» WHAT THIS EXERCISE ASKS:
A - Reproduce verbatim the portion of the motion-to-reopen passage between "Finally, we generally" and "and stays VACATED.", inclusive.
B - Return each line of the records that contains the string "pixel". Treat the match as case-sensitive.

» EXCERPTED TEXT:
————
II. Motion to Reopen
In contrast to a motion to reconsider, a motion to reopen must present new, material evidence that was not available at the time of the earlier hearing and "shall be supported by affidavits or other evidentiary material." 8 U.S.C. § 1229a(c)(7)(B); 8 C.F.R. §§ 1003.2(c)(1), 1003.23(b)(3).
The agency did not err in denying reopening because the evidence Petitioners presented with their motion was available at the time of their 2019 hearing. See id. They supplied an updated psychological evaluation of their younger daughter, which contained facts about an attempted rape or assault in 2017, statements from Petitioners and Blanca's mother attesting to the poor conditions in their hometown of Sinincay, a report on Ecuador's minimum wage between 2000 and 2018, and a 2018 report from a nonprofit focused on global poverty. As the agency found, this evidence was not new and could have been presented at the 2019 hearing. See INS v. Abudu, 485 U.S. 94, 104-05 (1988) (holding that failure to "introduce[] previously unavailable, material evidence" is proper basis for denial of motion to reopen).
Finally, we generally lack jurisdiction to review a challenge to the BIA's decision to refer an appeal to a single board member rather than a three-member panel. Ibragimov v. Gonzales, 476 F.3d 125, 138-39 (2d Cir. 2007). To the extent Petitioners raise a due process challenge to the regulation, we have previously rejected such a challenge to this streamlining regulation. Id.
For the foregoing reasons, the petition for review is DENIED in part and DISMISSED in part. All pending motions and applications are DENIED and stays VACATED.
————
» RECORDS SUPPLIED:
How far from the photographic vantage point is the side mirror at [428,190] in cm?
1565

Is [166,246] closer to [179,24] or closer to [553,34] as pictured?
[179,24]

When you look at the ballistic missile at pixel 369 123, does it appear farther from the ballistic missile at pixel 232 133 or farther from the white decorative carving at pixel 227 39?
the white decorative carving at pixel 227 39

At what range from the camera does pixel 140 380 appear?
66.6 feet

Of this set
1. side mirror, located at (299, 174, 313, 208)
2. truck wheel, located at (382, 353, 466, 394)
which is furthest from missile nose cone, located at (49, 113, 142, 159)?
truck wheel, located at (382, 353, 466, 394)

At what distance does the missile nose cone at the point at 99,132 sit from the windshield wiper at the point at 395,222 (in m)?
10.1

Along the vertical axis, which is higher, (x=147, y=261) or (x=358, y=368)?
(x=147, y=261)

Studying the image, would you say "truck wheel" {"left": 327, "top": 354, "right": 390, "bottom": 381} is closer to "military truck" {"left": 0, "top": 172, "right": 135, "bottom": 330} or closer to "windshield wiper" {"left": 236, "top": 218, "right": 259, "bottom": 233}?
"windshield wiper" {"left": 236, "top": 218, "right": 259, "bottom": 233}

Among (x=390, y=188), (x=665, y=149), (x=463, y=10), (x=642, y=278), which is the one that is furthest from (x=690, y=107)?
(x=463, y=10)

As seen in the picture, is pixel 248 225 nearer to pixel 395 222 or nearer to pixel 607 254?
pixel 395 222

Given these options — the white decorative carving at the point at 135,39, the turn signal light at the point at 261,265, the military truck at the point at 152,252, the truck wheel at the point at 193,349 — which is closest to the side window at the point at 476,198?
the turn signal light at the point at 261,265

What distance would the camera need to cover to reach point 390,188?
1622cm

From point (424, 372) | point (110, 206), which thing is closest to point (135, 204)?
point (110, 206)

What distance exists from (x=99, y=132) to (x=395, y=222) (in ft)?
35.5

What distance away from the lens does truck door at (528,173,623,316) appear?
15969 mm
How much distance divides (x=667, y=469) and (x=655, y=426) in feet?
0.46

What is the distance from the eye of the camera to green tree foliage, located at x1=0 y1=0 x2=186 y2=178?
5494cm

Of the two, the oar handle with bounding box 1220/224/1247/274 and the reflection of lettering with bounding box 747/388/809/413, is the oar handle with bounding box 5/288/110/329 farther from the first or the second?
————
» PER-TASK OUTPUTS:
A -
Finally, we generally lack jurisdiction to review a challenge to the BIA's decision to refer an appeal to a single board member rather than a three-member panel. Ibragimov v. Gonzales, 476 F.3d 125, 138-39 (2d Cir. 2007). To the extent Petitioners raise a due process challenge to the regulation, we have previously rejected such a challenge to this streamlining regulation. Id.
For the foregoing reasons, the petition for review is DENIED in part and DISMISSED in part. All pending motions and applications are DENIED and stays VACATED.

B -
When you look at the ballistic missile at pixel 369 123, does it appear farther from the ballistic missile at pixel 232 133 or farther from the white decorative carving at pixel 227 39?
the white decorative carving at pixel 227 39
At what range from the camera does pixel 140 380 appear?
As seen in the picture, is pixel 248 225 nearer to pixel 395 222 or nearer to pixel 607 254?
pixel 395 222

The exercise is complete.